Task details: Return, verbatim, the lines of the material that begin with the line containing "from (x=462, y=217)?" and continue through the end of the material, including that first line.

::: Given information

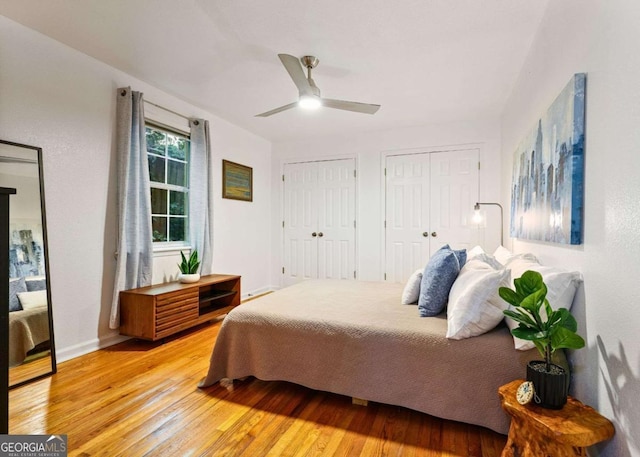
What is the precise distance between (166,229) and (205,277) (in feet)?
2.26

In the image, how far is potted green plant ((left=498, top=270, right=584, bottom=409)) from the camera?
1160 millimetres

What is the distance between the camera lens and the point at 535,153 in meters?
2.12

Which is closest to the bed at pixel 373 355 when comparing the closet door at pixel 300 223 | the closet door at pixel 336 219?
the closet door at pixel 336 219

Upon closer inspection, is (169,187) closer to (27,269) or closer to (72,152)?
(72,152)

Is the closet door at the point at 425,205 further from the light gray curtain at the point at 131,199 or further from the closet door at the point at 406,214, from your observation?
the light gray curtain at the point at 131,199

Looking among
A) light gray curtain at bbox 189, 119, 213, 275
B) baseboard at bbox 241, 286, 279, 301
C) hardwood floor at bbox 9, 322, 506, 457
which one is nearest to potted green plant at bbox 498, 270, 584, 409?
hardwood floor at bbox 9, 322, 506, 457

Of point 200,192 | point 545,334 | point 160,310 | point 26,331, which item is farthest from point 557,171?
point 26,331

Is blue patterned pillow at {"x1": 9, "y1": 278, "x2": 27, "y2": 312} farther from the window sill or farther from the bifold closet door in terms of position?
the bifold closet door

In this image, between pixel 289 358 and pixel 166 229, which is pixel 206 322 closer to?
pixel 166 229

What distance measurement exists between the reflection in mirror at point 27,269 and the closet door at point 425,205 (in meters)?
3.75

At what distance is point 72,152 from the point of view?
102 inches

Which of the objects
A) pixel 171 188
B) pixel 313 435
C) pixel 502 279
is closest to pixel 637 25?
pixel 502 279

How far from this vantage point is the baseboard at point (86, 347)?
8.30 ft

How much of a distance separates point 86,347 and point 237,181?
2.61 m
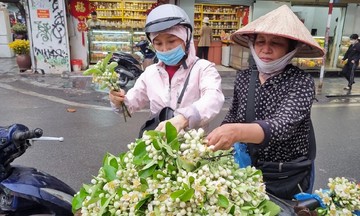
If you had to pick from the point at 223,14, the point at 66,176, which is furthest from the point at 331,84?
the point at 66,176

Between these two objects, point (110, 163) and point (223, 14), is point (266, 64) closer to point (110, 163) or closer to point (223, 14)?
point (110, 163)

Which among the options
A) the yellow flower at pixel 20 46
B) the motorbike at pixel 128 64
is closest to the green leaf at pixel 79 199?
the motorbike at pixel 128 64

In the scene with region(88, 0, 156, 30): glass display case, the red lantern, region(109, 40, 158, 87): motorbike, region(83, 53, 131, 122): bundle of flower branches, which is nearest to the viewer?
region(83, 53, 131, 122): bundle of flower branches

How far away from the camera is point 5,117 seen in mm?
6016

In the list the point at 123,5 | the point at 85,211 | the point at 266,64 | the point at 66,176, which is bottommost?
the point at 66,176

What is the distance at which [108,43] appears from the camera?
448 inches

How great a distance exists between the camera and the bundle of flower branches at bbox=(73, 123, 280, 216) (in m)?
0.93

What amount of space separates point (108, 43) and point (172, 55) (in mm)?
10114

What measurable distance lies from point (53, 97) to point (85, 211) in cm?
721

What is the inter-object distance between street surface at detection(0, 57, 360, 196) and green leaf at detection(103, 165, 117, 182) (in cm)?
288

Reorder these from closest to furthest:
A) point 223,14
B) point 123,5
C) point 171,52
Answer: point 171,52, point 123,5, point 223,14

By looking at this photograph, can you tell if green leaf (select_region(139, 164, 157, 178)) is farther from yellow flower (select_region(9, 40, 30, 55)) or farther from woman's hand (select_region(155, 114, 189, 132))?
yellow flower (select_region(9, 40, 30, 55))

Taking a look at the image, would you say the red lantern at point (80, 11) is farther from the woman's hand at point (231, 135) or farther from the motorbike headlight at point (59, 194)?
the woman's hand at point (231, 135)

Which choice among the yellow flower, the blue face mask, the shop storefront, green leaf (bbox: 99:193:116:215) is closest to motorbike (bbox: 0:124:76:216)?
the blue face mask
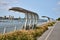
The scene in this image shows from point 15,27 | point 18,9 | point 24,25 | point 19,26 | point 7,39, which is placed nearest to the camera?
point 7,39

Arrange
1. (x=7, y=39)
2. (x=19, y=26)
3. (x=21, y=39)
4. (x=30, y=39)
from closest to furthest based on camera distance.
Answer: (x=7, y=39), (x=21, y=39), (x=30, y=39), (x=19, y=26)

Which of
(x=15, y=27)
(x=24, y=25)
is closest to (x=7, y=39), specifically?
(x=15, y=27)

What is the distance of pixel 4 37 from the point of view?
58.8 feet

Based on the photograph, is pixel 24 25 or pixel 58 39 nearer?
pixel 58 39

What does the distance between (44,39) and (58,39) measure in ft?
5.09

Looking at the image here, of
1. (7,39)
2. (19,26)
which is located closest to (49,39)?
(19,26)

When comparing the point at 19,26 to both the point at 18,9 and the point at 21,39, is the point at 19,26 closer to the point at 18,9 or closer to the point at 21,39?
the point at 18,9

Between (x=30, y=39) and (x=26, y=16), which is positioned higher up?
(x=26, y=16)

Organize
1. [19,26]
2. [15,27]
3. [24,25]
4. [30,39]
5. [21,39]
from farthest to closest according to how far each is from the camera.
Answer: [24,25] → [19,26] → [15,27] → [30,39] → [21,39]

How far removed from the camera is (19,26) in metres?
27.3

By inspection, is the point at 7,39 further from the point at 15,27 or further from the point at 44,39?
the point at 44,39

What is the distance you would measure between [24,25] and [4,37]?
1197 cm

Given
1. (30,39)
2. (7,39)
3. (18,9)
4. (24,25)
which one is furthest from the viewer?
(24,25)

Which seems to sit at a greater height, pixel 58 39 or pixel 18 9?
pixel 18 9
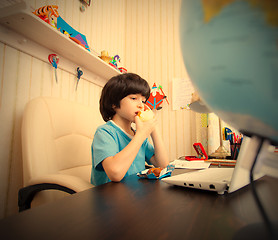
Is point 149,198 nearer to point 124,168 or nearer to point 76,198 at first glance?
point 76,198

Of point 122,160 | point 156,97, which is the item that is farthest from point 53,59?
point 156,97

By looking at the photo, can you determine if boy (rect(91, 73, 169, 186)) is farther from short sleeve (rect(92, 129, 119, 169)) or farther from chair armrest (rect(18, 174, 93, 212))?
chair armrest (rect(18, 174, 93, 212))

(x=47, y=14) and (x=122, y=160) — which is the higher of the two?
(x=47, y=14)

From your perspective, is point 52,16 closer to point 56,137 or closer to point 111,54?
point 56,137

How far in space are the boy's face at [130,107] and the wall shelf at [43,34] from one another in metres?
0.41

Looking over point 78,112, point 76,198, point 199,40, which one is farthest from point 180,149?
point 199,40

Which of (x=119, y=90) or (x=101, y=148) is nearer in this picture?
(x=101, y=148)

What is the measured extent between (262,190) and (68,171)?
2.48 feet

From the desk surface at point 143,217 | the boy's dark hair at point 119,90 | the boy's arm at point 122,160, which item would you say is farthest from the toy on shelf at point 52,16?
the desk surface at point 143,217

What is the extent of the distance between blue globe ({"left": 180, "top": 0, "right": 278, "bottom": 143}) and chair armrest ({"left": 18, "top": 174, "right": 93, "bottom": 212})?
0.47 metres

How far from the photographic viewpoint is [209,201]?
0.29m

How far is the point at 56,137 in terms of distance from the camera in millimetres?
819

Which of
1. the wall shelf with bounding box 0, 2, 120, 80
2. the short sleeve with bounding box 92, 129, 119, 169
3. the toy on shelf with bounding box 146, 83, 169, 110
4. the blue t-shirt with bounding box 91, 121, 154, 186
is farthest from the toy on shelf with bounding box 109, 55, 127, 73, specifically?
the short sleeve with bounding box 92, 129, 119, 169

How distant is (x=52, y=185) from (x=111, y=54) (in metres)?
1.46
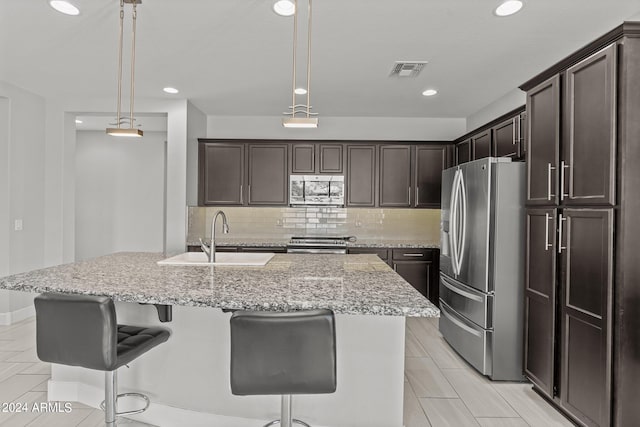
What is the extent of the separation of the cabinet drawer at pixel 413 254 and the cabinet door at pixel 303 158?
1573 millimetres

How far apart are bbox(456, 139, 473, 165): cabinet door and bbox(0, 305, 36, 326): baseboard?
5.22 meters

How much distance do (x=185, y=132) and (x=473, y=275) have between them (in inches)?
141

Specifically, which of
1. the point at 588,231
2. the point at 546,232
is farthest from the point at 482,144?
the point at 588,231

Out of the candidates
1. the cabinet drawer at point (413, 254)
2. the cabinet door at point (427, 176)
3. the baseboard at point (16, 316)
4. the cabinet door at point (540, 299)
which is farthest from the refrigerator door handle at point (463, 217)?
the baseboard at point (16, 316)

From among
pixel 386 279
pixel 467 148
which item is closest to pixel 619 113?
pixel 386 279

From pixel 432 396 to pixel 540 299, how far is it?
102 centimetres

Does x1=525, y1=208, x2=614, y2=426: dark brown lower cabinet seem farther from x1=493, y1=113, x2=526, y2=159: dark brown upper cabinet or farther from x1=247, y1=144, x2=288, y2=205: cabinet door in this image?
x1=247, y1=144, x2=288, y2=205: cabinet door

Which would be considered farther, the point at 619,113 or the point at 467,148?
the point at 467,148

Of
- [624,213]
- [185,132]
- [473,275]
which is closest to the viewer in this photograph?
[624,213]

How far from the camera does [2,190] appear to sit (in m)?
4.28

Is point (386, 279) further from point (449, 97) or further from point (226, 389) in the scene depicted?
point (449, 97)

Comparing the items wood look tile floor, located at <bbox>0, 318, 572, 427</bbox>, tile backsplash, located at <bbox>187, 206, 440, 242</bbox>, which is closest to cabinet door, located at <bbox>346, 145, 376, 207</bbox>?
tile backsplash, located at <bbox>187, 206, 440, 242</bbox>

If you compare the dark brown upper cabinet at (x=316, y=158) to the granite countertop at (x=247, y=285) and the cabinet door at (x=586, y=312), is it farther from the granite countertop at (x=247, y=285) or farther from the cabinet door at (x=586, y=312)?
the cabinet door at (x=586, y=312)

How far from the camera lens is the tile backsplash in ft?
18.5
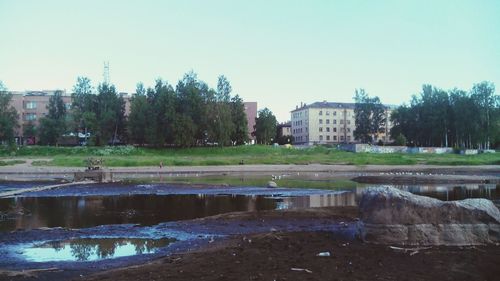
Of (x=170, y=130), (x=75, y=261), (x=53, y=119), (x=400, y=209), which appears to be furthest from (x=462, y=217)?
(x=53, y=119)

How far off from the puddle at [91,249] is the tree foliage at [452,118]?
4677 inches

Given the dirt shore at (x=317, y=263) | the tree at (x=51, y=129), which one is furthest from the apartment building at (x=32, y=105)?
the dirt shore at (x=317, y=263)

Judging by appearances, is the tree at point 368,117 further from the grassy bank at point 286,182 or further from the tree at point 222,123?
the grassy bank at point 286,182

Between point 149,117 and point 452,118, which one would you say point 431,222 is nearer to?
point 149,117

::::::

Task output:
Of (x=170, y=130), (x=75, y=261), (x=53, y=119), (x=400, y=209), which appears to be furthest from (x=462, y=217)?
(x=53, y=119)

How far off from the puddle at [91,249] is the tree foliage at [452,118]?
4677 inches

Given the dirt shore at (x=317, y=263) | the tree at (x=51, y=129), which one is furthest from the apartment building at (x=32, y=105)?
the dirt shore at (x=317, y=263)

Judging by appearances, is the tree at point 368,117 further from the grassy bank at point 286,182 or further from the tree at point 222,123?
the grassy bank at point 286,182

Between point 149,117 and point 452,118, which one would you say point 431,222 is nearer to?
point 149,117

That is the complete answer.